→ **DESCRIPTION OF THE TASK**:
Turn every line of the data below into a numbered list, dropping the blank lines and leaving out the pictures.

→ **SUPPLIED MATERIAL**:

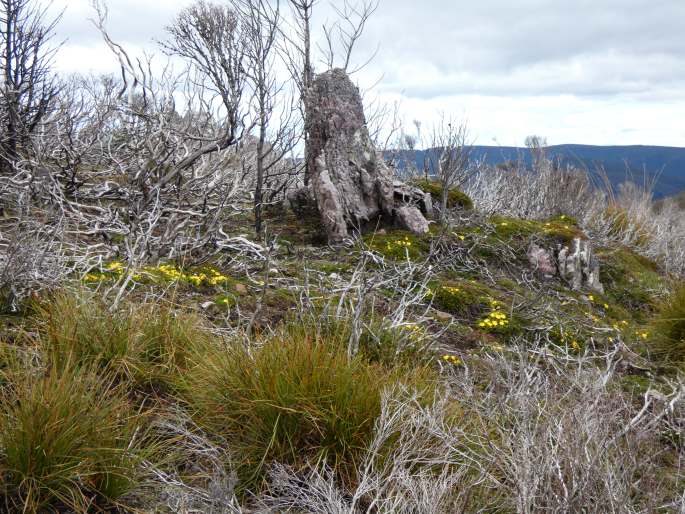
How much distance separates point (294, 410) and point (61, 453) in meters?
0.92

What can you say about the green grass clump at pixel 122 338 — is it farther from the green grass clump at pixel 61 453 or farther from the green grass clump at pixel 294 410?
the green grass clump at pixel 61 453

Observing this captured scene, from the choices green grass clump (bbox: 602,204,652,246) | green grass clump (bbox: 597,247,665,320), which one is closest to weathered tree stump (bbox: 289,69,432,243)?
green grass clump (bbox: 597,247,665,320)

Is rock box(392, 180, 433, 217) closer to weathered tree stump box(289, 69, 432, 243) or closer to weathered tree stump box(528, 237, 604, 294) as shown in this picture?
weathered tree stump box(289, 69, 432, 243)

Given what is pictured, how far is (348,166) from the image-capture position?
800cm

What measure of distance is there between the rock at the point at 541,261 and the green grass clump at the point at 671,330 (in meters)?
2.17

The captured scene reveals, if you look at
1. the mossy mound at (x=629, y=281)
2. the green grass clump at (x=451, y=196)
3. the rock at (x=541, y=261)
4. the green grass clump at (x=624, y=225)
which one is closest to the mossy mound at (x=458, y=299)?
the rock at (x=541, y=261)

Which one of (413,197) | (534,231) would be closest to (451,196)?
(413,197)

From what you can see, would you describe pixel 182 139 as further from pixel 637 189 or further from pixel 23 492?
pixel 637 189

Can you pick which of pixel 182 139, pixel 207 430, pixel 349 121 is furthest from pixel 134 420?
pixel 349 121

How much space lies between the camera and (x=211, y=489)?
2.51 meters

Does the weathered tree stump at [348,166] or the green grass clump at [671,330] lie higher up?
the weathered tree stump at [348,166]

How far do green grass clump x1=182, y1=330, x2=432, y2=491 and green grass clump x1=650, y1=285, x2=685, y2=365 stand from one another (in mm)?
3644

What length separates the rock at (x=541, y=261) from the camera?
801 centimetres

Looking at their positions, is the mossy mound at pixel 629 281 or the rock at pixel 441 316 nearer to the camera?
the rock at pixel 441 316
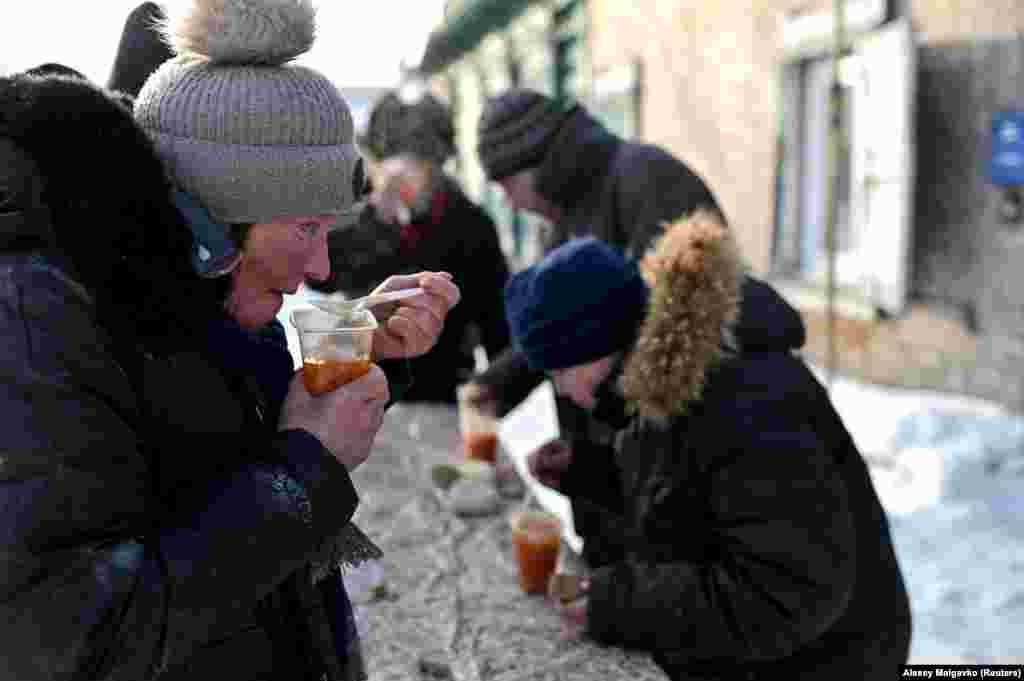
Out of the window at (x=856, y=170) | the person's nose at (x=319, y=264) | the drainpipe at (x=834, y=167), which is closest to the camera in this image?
the person's nose at (x=319, y=264)

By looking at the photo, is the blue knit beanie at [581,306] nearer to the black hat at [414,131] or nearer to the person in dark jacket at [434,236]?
the person in dark jacket at [434,236]

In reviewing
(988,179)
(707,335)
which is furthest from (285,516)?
(988,179)

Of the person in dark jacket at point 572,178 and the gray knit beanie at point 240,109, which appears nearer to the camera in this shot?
the gray knit beanie at point 240,109

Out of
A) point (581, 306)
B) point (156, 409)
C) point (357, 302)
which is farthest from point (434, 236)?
point (156, 409)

→ **SOLUTION TO THIS EXERCISE**:
1. How much distance separates point (294, 410) and point (61, 453) in meters?
2. 0.92
3. What can you say about the green grass clump at pixel 122 338 — is it farther from the green grass clump at pixel 61 453 or farther from the green grass clump at pixel 294 410?
4. the green grass clump at pixel 61 453
5. Observing this captured scene, from the choices green grass clump (bbox: 602,204,652,246) | green grass clump (bbox: 597,247,665,320), which one is closest to weathered tree stump (bbox: 289,69,432,243)?
6. green grass clump (bbox: 597,247,665,320)
7. Is rock box(392, 180, 433, 217) closer to weathered tree stump box(289, 69, 432, 243) or closer to weathered tree stump box(528, 237, 604, 294) as shown in this picture?
8. weathered tree stump box(289, 69, 432, 243)
9. Given what is pictured, how far is (348,166) from the image-capture position?
10. 800cm
11. What measure of distance is there between the rock at the point at 541,261 and the green grass clump at the point at 671,330 (in meters)?
12. 2.17
13. The captured scene reveals, if you look at
14. 1. the mossy mound at (x=629, y=281)
15. 2. the green grass clump at (x=451, y=196)
16. 3. the rock at (x=541, y=261)
17. 4. the green grass clump at (x=624, y=225)
18. which one is closest to the mossy mound at (x=458, y=299)?
19. the rock at (x=541, y=261)
20. Which one of (413,197) | (534,231) would be closest to (451,196)?
21. (413,197)
22. From what you can see, would you describe pixel 182 139 as further from pixel 637 189 or further from pixel 23 492?
23. pixel 637 189
24. Can you pick which of pixel 182 139, pixel 207 430, pixel 349 121 is furthest from pixel 134 420?
25. pixel 349 121
26. How much space lies between the camera and (x=211, y=489)?
27. 2.51 meters
28. Does the weathered tree stump at [348,166] or the green grass clump at [671,330] lie higher up?
29. the weathered tree stump at [348,166]
30. How far do green grass clump x1=182, y1=330, x2=432, y2=491 and green grass clump x1=650, y1=285, x2=685, y2=365 stand from one another (in mm)?
31. 3644
32. What length separates the rock at (x=541, y=261) from the camera?
33. 801 centimetres
34. Looking at their positions, is the mossy mound at pixel 629 281 or the rock at pixel 441 316 nearer to the camera?
35. the rock at pixel 441 316
36. Out of the window at (x=856, y=170) | the person's nose at (x=319, y=264) | the drainpipe at (x=834, y=167), which is closest to the camera in this image?
37. the person's nose at (x=319, y=264)
38. By looking at the photo, is the blue knit beanie at [581,306] nearer to the black hat at [414,131] or nearer to the person in dark jacket at [434,236]?
39. the person in dark jacket at [434,236]
40. In reviewing
41. (988,179)
42. (707,335)
43. which is furthest from (285,516)?
44. (988,179)
45. Of the person in dark jacket at point 572,178 and the gray knit beanie at point 240,109, which appears nearer to the camera in this shot?
46. the gray knit beanie at point 240,109
47. Out of
48. A) point (581, 306)
49. B) point (156, 409)
50. C) point (357, 302)
51. which is farthest from point (434, 236)?
52. point (156, 409)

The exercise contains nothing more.